## PROVIDED TEXT
■ ■ ■ ■
November 15, 2010
Smithsonian.com’s food blogger Amanda Bensen has referred to area south of the National Mall as a “culinary desert.” The Mitsitam Cafe, a Zagat-rated restaurant located inside the American Indian Museum is then the oasis. Mitsitam, which opened with the museum in 2004, serves up Native American delicacies from five different regions of the Americas: Northeast Woodlands and Great Lakes, South America, North Pacific Coast and Columbia Plateau, Mesoamerica and Great Plains.
Now Natives and non-Natives alike can make some of Mitsitam’s specialties with the new cookbook, The Mitsitam Cafe Cookbook: Recipes from the Smithsonian National Museum of the American Indian. Written by head chef Richard Hetzler, the book includes recipes for simple American Indian staples such as fry bread and original dishes such as corn and chocolate tamales. I discussed the new cookbook with the chef himself.
How is sharing food the equivalent of sharing culture?
■ ■ ■ ■
## EXERCISE DATA
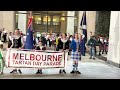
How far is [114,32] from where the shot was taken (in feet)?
56.8

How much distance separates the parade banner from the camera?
12.4 meters

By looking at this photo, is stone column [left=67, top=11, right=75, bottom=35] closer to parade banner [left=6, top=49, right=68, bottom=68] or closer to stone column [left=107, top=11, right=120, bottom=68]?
stone column [left=107, top=11, right=120, bottom=68]

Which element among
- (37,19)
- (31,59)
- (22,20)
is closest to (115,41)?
(31,59)

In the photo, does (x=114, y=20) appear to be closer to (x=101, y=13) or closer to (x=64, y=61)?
(x=64, y=61)

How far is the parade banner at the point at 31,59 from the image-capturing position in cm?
1237

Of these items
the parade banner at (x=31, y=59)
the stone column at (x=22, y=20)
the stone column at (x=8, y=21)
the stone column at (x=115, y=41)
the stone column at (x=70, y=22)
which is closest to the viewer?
the parade banner at (x=31, y=59)

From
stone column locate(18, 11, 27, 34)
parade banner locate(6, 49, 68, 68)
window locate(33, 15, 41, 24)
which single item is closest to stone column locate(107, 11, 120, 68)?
parade banner locate(6, 49, 68, 68)

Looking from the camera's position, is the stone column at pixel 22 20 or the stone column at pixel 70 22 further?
the stone column at pixel 70 22

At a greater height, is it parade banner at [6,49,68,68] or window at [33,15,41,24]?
window at [33,15,41,24]

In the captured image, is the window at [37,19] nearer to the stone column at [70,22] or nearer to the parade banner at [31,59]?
the stone column at [70,22]

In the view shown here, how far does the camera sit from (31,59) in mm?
12414

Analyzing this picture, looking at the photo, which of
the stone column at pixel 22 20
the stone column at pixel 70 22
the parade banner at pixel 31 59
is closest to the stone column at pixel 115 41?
the parade banner at pixel 31 59

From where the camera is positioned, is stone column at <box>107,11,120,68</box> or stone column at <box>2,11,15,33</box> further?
stone column at <box>2,11,15,33</box>

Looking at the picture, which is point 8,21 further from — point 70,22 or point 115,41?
point 115,41
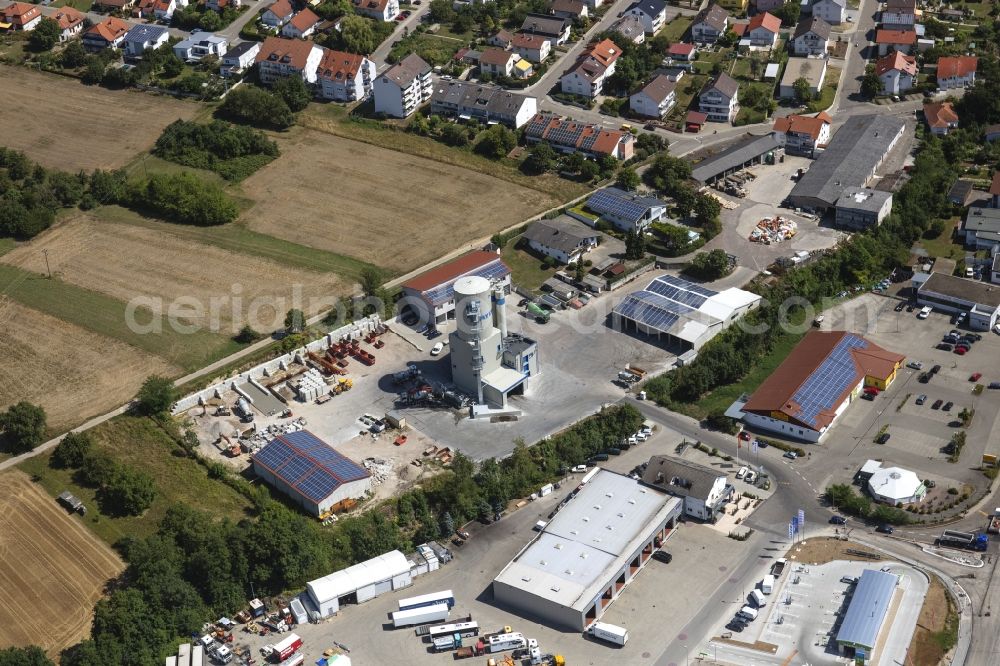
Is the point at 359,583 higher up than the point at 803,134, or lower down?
lower down

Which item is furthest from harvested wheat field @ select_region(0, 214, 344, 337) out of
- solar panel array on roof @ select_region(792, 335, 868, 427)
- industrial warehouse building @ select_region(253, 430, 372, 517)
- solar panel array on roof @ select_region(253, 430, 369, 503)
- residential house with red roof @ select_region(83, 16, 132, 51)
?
residential house with red roof @ select_region(83, 16, 132, 51)

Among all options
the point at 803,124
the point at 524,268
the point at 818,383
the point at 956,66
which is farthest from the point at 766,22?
the point at 818,383

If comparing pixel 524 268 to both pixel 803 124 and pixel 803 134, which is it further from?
pixel 803 124

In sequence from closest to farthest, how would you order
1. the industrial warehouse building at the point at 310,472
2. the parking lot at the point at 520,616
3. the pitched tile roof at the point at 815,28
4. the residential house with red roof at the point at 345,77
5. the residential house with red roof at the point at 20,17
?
the parking lot at the point at 520,616 < the industrial warehouse building at the point at 310,472 < the residential house with red roof at the point at 345,77 < the pitched tile roof at the point at 815,28 < the residential house with red roof at the point at 20,17

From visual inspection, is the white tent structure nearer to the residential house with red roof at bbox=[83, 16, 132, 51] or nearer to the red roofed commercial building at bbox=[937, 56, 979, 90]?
the red roofed commercial building at bbox=[937, 56, 979, 90]

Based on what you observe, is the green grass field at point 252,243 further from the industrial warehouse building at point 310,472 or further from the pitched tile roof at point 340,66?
the pitched tile roof at point 340,66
■ ■ ■ ■
## PROMPT A
Return, copied word for word, the part of the Mitsitam Cafe article that opens with the words containing "Now Natives and" and closes with "of sharing culture?".
## PROMPT B
According to the Mitsitam Cafe article, who wrote the new cookbook?

## ANSWER AREA A
Now Natives and non-Natives alike can make some of Mitsitam’s specialties with the new cookbook, The Mitsitam Cafe Cookbook: Recipes from the Smithsonian National Museum of the American Indian. Written by head chef Richard Hetzler, the book includes recipes for simple American Indian staples such as fry bread and original dishes such as corn and chocolate tamales. I discussed the new cookbook with the chef himself.
How is sharing food the equivalent of sharing culture?

## ANSWER AREA B
Head chef Richard Hetzler.